Oishinbo
Mi madre vive en la certeza culinaria
y moral de que ninguna comida lujosa puede ser saludable ni decente, un
pensamiento natural en una mujer que creció en el Madrid de la posguerra, entre
la cartilla de racionamiento y una Ilustración insuficiente y gritona. Los
países ilustrados en tiempo y forma, sin embargo, disfrutan de un armazón
conceptual que les permite conciliar su cultura con el lujo. La Revolución
Francesa descabezó a la aristocracia francesa, saqueó las abadías y vació los
palacios; pero dejó sueltos a los grandes cocineros, que se vieron abocados a
vender sus habilidades a los vencedores: la clase media, la burguesía, o como
se diga. Al rebufo de esta reconversión forzosa surgieron los primeros
restaurantes: locales de tamaño medio amueblados con gusto adonde los nuevos
ricos acudían a disfrutar del refinamiento con que antaño vivían los
aristócratas: grandes añadas de Champán servidas en cristal de Bohemia,
camareros con librea y modales exquisitos, salsas de brillo y substancia,
faisanes de Alsacia con uvas de Corinto, ostras de La Rochelle, caviar del
Volga…: la espléndida cocina clásica francesa que conocemos todos eclosionó
como último epítome paradójico de una Revolución que, precisamente, tuvo su
inicio en la leyenda de una Maria Antonieta estúpida que instaba al pueblo a
comer cruasanes para suplir la falta de pan, y su terrible final en un
Robespierre que puso la guillotina al servicio de su recelo frente al lujo y el
placer, y espero con ello no dar ideas a mi madre.
Afortunadamente y como ya tenemos
dicho, Francia culminó la Revolución reconciliada con el buen gusto y
convencida de que buena parte de su grandeza nacional residía en el grado de
excelencia que había sabido imprimir a su cultura gastronómica; y así, en muy
pocos años, la cocina francesa llegó a convertirse en el canon de la excelencia
culinaria en todo el mundo civilizado, y como tal ha sido considerada hasta
finales del siglo XX.
La cocina francesa, sin embargo, ya
no es lo que era; por más que los franceses sigan creyendo que sí, porque son muy fan de su grandeur. Los grandes gastrónomos del
siglo XXI ya no tienen su meca en París, sino que globalizan su atención por
tierras que apenas veinte años atrás eran contempladas como meras anécdotas gastronómicas
entre el exotismo y lo agrofolky, como es el caso del Perú, la India, la propia
España y, muy por encima de todas las otras, el Japón, que es donde ahora
brilla con más fuerza la antorcha de la civilización culinaria. A día de hoy,
la ciudad de Tokyo cuenta con más estrellas Michelín que París, Lyon, San
Sebastián, Londres y Nueva York… ¡juntas!
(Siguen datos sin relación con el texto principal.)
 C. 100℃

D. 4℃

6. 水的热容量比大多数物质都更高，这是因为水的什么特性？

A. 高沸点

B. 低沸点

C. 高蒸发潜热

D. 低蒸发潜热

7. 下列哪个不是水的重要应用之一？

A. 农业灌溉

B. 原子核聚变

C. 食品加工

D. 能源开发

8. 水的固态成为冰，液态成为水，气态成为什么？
Los nipones, unos individuos bajitos,
miopes, medidos y educados en la virtud de sentirse en deuda con el cosmos, se
han revelado como depositarios de un saber culinario que roza lo infinito,
capaz de fascinar a los paladares más exigentes, y que ha logrado que sus
maneras de emplatar, decorar las salas y organizar los menús se conviertan en
el canon de la alta hostelería en los cinco continentes. Al Japón debemos los
platos planos, y el juego de colores, texturas, disimetrías y volúmenes con que
ahora te presentan las tapas en cualquier (gastro)bar de pueblo. El otro día me
sirvieron una marinera murciana, no diré dónde, sobre una pizarra, con la
mahonesa emulsionada y la anchoa troceada y puesta como al tresbolillo, no sé
si me explico, y brindé en silencio por el Trono del Crisantemo.
Oishinbo es un manga, una serie más
bien, que versa sobre la cocina japonesa; pero que, además, está muy bien
dibujado y narra unas aventuras que se leen con gusto. No se lo pierdan quienes
quieran saber de esta cultura gastronómica que ya es patrimonio de todos; de
sus salsas tenues y desdibujadas, como un viejo recuerdo; de su capacidad de
ofrecer al comensal placeres que van más allá de lo gustativo; de la medida de
los tiempos y las temperaturas; de la composición poética de cada plato y,
sobre todo, de la potencia insólita con que esta cultura eleva lo mínimo hasta
el Absoluto. La cocina japonesa es una poética de lo pequeño y del límite. Un
japonés organiza un gran bocado con un puñadito de arroz hervido, un alga
rehidratada y una ciruela encurtida. En Japón, como en la Atenas Clásica, el
exceso es una ofensa contra el orden del mundo. Al Japón entero parece que lo
hayan educado como a mi madre; pero a base de haikus y susurros.